Scouting Venice

By David Garneau

Despite the singing of cheery gondoliers and their accordion-playing compatriots below my window, I slept off the jet lag, and so missed the Maori warriors dancing in Venice’s San Marco Square. My more durable traveling companion, Guy Sioui Durand, was up and at it. He assures me that the anomalous scene, at this former staging ground for the crusades and empire, did occur and was inspiring.

Guy (Wendake, Quebec) Patricia Deadman (Woodstock, Ontario), Leanne L’Hirondelle (Ottawa), Steven Loft (Ottawa) and I (Regina, SK), were members of a scouting party of Aboriginal curators led by Jim Logan and sponsored by the Canada Council. The Venice Biennale is the art world’s most prestigious event and I, for one, was awed by the odd site: an almost painfully beautiful museum of a city improbably built on dozens of small islands, hosting some of the strangest art and richest people on the planet.

While we were there to be overwhelmed and astonished by the national pavilions at the Gardini and Arsenal and exhausted by searching for the most interesting off-site exhibitions (In-Finitum, Glass Stress, Mona Hartoum*.), we were also hunting for Indigeneity. There were hopeful signs in the form of Canadian Dean Baldwin’s “Algonquin Tiki Tiki Hut.” Among their fun interventions, Baldwin and his Reverse Pedagogy crew paddled canoes through the canals. Alas, it was a Red herring. The hut only exploited the Algonquin reference to add some Canuck colour to the project: no actual Indians were involved in the event.

The most substantial Indigenous presence was Australia’s off-site exhibition, One Removed, curated by Felicity Fenner, which included Vernon Ah Kee’s remarkable Cant Chant (Wegrewhere). A year ago, Jim Logan and the Canada Council shepherded a previous contingent of curators to Sydney, where we met Vernon. Thanks to that connection, curator Michelle Lavallee (Mackenzie Art Gallery, Regina) was able to coax him to the Prairies for a month-long artist residency and exhibition this summer. Cant Chant includes wall texts, customized surfboards and a surfing movie. Tough, funny and poignant, the show is about negotiating contemporary Aboriginal identities, honouring those who made it possible and messing with those who resist. The show translates well to Canadian Indigenous experience.

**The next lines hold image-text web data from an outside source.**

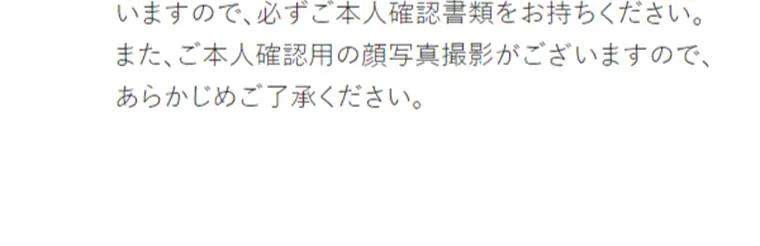 新春スタートキャンペーンのLPデザイン（サービス・保険・金融／ブルー系／爽やか系）スマホ版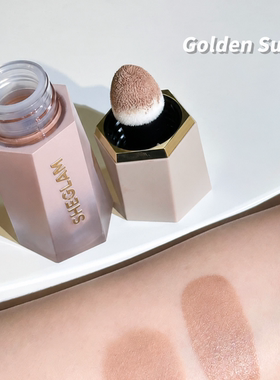 SHEGLAM SUN SCULPT液体修容阴影鼻影古铜持久防水显色易晕染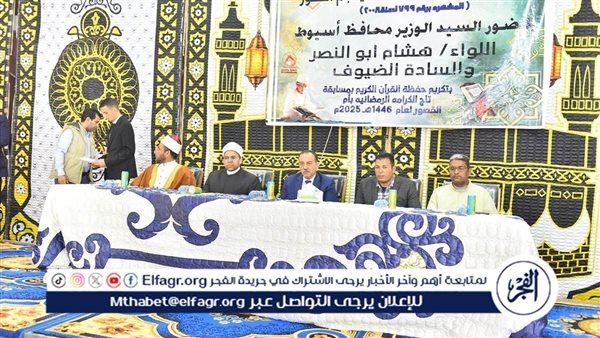 محافظ أسيوط يشهد حفل تكريم حفظه القرآن الكريم بقرية أم القصور بمنفلوط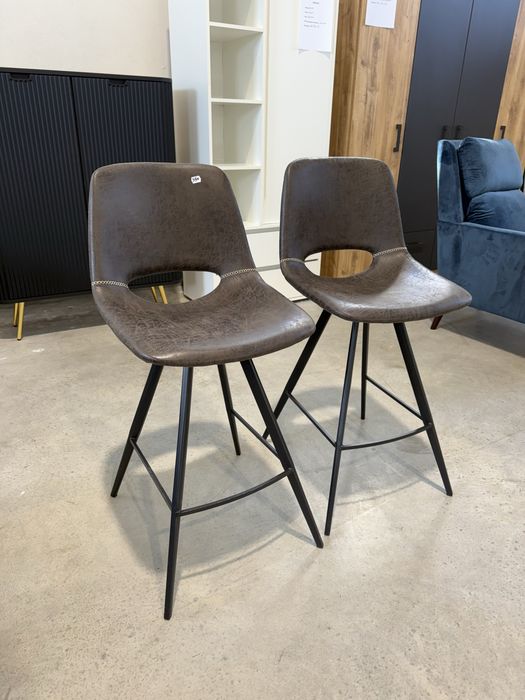 Scaune de bar moderne, piele vintage maro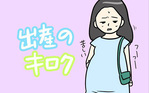 出産のキロク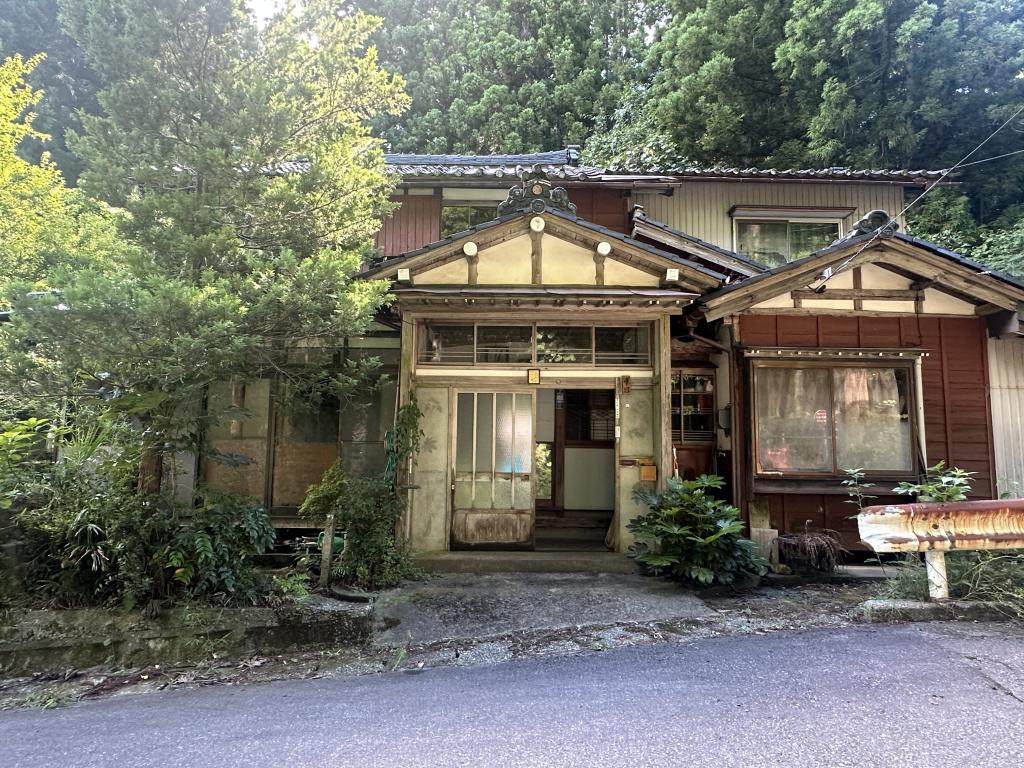 Maison à Niigata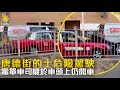 【唐德街的士危險駕駛  電單車司機於車頭上仍開車】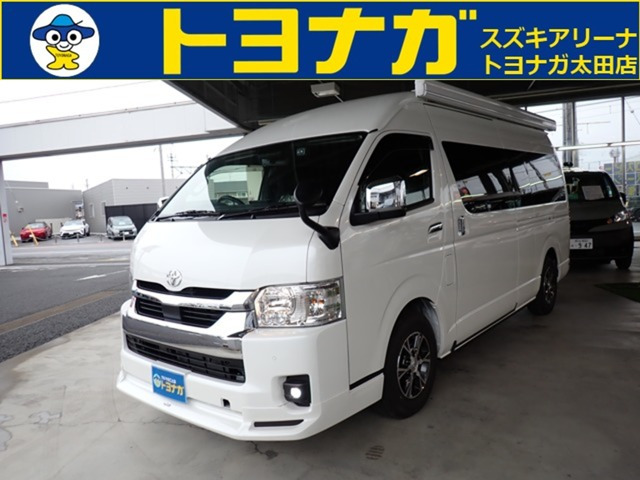 トヨタ ハイエースバン 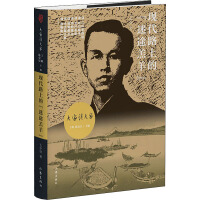 �F(xi��n)���ČW(xu��)·�ϵ���;���򣨴���x��ң�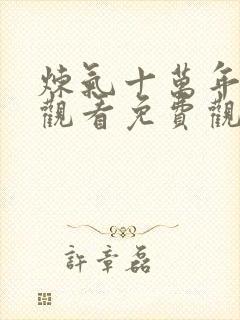 炼气十万年在线观看免费观看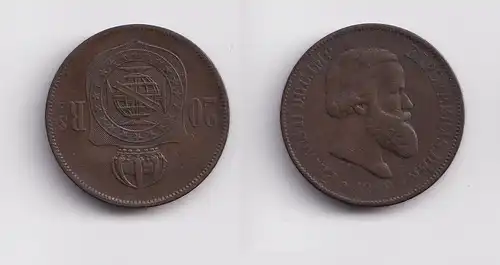 20 Reis Kupfer Münze Portugal 1869 (159339)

Perhaps the most remarkable moment of Aboriginality was curator Nancy Marie Mithlo’s exhibition of photographic prints by Native American artists Tom Jones and Andrea Carlson, Rendevoused: to go somewhere. The show was accompanied by a panel discussion where Jones explained that his photographs of what I thought were German re-enactors in ‘Indian’ drag, turned out to be mid-Western Americans with some Aboriginal ancestry who were using dress-up as a means to imaginatively reconnect with their culture. The works are sincere and poignant, a little sad, a little funny and deeply puzzling. Amid the drama and scale of other displays, the small storefront style space was modest and miraculous.

For several years, the generous and intelligent Mithlo (University of Wisconsin, Madison), has nurtured a relationship with the Università Ca’ Foscari Venezia who provided the space. We learned from her and from Tamara Andruszkiewicz (who was, as of our meeting, the coordinator of the Canadian Pavilion for 16 years), just how costly and difficult it is to mount even a small show. We were curious to know what it would take to set up our own exhibition. First, you have to raise about 25,000 euros for the privilege of being recognized as an off-site entry, get in the catalogue, guidebooks and maps. A simple space might cost another 10,000+ euros a month *the Biennale runs five months. Then you have to ship the work, refurbish the space, pay staff and their accommodations (very expensive), and pay the artists (?!). The budget for the Canadian pavilion, which showed four projections by Mark Lewis, had a budget of $1.3 million*peanuts compared to most other pavilions. It is a daunting prospect, but worth the contemplation.

After Venice, the Basel art fair was the next stop for the culturati whose ranks we had temporarily joined. Billions of dollars worth of art are housed in hundreds of stalls for throngs of avid cool-scouts and shoppers. It is like the Calgary Stampede art fair except much, much bigger and without Indians. The money, competition, beauty and strangeness beggar description.

I am still absorbing the shock of this, my first trip to Europe and artopia. The history, culture and wealth were overwhelming. It was important to experience another aspect of the culture machine first hand. Just as important was the opportunity to see and debate about it with fellow Aboriginal curators. After our mission to Australia in 2008, I was invited back eleven months later to do a keynote at a conference on Indigenous art after the Apologies, and I am working toward a traveling exhibition of Australian and Canadian Aboriginal artists. As a delegate, I met artists and curators I might not have otherwise had an audience. I trust that this program will continue and increase in ambition and increase the ambitions of those invited.